Below the rapids the water completely flattens...but the scenery is incredible.










but then it got difficult for a little way. Hidden sandbars and no current made it difficult to read the water. I managed to hand crawl a couple times, but didn't have to exit my boat. Snowhere wasn't as lucky:


----------



## lmyers (Jun 10, 2008)

We traveled significantly farther on day 2 then we expected. The plan was to camp/hike at either Frijoles or Alamo Canyons....but apparently we missed them as we were preoccupied with trying not to get stuck.

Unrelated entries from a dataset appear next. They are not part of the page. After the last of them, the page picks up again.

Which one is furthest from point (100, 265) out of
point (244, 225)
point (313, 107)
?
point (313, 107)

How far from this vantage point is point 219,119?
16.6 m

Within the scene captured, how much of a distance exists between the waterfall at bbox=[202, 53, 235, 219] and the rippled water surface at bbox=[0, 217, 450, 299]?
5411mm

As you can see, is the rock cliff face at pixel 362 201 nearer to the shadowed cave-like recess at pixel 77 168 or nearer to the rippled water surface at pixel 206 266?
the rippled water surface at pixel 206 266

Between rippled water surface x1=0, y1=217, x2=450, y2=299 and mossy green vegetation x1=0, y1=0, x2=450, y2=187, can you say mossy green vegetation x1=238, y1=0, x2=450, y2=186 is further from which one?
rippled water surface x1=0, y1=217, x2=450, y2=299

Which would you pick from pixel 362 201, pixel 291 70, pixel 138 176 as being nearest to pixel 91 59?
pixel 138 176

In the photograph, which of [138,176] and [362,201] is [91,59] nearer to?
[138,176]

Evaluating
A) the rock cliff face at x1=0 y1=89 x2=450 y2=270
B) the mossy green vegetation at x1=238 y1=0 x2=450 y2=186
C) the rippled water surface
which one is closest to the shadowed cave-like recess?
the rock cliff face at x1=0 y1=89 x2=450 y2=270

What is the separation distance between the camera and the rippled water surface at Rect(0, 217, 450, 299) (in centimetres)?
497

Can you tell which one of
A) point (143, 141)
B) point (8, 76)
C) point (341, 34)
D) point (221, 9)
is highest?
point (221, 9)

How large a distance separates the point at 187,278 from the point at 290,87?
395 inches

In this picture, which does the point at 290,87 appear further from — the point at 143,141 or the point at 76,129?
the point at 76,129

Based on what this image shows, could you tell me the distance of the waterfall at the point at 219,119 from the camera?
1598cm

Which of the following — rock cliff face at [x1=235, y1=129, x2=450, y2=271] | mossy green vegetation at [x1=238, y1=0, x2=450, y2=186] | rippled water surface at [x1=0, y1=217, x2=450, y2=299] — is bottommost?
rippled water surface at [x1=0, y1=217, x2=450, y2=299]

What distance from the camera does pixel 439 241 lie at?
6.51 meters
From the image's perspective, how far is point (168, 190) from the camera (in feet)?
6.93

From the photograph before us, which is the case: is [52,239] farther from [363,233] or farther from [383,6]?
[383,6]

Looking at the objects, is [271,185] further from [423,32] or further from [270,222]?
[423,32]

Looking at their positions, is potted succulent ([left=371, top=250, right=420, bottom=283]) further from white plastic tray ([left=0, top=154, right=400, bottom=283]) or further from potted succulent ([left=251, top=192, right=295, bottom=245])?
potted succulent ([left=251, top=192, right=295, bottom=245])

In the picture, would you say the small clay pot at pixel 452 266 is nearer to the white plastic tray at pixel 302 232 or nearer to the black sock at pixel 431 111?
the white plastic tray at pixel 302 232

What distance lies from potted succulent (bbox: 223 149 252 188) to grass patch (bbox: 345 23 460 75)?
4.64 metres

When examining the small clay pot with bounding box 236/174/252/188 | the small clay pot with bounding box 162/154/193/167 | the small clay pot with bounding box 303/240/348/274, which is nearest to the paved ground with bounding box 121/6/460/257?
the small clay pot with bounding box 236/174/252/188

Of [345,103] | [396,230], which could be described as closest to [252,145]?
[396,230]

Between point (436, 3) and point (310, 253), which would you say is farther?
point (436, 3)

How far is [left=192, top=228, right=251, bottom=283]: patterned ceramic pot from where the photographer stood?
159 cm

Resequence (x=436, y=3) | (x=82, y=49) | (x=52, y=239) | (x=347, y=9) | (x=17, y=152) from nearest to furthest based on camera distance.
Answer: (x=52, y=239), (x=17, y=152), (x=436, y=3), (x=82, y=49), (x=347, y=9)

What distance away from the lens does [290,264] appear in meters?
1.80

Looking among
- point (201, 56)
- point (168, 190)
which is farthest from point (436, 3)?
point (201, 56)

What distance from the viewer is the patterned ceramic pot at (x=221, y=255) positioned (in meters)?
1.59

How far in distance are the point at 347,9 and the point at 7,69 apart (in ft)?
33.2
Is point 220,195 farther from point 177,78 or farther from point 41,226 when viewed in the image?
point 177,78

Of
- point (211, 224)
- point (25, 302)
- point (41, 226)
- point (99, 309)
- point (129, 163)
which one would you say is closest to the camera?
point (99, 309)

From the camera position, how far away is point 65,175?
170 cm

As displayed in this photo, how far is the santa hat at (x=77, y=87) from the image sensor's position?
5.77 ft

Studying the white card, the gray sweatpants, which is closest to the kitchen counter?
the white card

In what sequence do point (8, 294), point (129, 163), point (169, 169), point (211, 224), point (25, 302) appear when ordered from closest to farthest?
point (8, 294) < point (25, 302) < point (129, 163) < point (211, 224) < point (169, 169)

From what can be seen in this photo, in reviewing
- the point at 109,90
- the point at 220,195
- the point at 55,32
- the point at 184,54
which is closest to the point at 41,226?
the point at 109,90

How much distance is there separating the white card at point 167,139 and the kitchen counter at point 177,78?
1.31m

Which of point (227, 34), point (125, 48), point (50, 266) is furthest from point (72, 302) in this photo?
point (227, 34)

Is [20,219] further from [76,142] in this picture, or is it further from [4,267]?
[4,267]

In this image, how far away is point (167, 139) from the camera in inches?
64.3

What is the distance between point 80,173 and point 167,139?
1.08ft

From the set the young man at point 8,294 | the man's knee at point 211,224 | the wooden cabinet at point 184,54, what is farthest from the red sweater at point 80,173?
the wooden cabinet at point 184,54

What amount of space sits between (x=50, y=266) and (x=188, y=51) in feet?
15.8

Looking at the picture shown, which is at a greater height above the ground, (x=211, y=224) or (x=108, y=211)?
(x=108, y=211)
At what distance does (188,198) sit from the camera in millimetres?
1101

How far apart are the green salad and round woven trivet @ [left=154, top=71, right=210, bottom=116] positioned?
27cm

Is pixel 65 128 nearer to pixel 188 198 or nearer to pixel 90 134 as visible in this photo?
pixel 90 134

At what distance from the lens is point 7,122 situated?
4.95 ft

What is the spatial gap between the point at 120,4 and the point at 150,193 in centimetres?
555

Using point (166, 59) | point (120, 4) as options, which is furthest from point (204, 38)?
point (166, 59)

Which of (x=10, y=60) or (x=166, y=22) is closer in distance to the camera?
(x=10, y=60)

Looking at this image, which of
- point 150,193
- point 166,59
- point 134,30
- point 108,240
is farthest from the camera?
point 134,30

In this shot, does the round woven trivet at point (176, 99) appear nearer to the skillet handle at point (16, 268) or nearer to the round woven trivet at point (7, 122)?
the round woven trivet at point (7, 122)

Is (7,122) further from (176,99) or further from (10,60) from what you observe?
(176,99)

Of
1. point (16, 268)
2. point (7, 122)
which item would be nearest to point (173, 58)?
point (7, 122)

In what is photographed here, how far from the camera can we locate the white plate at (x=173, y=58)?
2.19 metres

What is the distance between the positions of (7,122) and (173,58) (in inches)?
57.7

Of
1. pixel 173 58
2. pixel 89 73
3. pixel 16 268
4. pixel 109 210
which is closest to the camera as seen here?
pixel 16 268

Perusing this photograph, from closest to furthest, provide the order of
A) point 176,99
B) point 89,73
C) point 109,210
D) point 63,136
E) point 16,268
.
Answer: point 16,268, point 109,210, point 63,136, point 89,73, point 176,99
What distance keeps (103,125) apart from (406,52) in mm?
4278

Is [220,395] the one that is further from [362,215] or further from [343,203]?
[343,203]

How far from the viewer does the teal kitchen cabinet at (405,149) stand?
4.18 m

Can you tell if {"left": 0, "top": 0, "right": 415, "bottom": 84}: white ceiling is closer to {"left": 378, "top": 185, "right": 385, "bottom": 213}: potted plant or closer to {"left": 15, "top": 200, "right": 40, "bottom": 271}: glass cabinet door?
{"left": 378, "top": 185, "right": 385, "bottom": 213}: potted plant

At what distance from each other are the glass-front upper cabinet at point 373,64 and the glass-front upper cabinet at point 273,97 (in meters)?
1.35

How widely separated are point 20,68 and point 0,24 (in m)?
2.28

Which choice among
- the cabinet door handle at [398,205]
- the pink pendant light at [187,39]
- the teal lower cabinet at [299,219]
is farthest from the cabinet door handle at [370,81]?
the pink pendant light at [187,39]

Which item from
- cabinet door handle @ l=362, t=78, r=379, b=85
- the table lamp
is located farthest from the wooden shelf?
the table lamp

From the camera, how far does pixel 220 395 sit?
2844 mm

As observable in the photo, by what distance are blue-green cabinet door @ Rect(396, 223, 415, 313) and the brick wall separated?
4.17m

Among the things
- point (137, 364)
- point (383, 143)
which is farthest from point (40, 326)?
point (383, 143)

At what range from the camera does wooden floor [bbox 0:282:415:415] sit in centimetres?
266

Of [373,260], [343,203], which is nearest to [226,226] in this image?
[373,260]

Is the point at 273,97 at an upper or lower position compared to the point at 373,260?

We ended up camping at Capulin Canyon at river mile 14. There were large, fresh bear tracks:










so we were very careful with cooking, and made sure to hang our food in a tree a good distance from camp.

The next morning we hiked Capulin Canyon in search of the elusive "Painted Cave". We found good hiking, but were unsuccessful in locating the cave...










From Capulin we were 6 miles of flatwater from the boat ramp at the reservoir. The channel began to deepen, and the scenery stayed fantastic all the way to the lake.










The "log boom dam" was not an issue to paddle around, and we were extremely lucky to have completely calm winds as we paddled around to the takeout.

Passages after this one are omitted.